アメリカでプライバシー権(プライバシーの権利)から派生し,多数の判例の積み重ねで認められているが,最近ではカリフォルニア州など10を超える州で明文化されている。1953年ハーラン・ラボラトリーズ対トップス・チューイングハム事件でこの言葉が用いられた。
日本ではマーク・レスター事件(1976年東京地裁判決)が,パブリシティの用語を用いなかったが,俳優の氏名・肖像の無断利用者に対し損害賠償を命じ,これはパブリシティ権を認めた最初の判決であるとされる(1989年9月27日東京地裁判決はパブリシティの権利と明記している)。

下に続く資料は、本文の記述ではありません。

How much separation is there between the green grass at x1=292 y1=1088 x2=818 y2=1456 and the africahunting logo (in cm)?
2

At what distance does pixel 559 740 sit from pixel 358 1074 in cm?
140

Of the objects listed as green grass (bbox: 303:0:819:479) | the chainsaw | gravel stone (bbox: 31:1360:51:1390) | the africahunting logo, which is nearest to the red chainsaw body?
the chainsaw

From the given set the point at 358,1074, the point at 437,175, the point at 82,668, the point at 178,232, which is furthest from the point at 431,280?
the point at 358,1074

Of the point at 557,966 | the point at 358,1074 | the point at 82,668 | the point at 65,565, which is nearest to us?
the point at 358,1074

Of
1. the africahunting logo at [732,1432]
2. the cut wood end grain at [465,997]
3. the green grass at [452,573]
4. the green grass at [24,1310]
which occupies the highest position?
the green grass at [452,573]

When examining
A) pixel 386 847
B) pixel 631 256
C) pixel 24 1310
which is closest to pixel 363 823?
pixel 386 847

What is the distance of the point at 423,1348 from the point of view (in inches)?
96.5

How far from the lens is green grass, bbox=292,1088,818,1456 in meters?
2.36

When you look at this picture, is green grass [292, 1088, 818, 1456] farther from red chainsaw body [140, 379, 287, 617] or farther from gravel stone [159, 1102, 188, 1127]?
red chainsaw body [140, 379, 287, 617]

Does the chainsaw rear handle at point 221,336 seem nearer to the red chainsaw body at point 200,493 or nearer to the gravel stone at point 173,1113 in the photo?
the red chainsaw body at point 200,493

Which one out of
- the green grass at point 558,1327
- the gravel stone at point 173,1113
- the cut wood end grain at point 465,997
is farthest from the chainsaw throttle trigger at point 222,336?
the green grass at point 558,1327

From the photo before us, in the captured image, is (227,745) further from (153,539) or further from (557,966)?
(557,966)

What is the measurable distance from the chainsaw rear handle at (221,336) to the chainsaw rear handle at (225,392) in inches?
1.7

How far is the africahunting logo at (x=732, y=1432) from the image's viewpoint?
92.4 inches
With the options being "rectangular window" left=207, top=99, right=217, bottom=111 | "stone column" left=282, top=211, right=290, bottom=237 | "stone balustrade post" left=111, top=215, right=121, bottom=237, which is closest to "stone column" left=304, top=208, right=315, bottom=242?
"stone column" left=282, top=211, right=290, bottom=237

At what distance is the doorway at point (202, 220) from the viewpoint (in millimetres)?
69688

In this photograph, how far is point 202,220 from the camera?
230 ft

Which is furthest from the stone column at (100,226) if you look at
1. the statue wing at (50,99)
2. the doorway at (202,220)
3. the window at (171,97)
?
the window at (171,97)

東京高裁1991年9月26日判決は,タレントの肖像・氏名をカレンダー等に無断で利用した者に〈氏名・肖像利用権〉に基づいて製造販売の差止めを命じ,〈人格権〉侵害により損害賠償を命じている。また,詩人にはパブリシティ権はないとの判決がある(土井晩翠事件,1992年横浜地裁)。死者の肖像・氏名についてパブリシティ権が相続されるかどうか争いがある。財産性を重視すれば,パブリシティ権は残存し,プライバシー,人格的要素を重視すれば,消滅することになる。パブリシティ権については,どこまで純粋な財産権として法的に構成できるか,まだ未解決の問題が多い。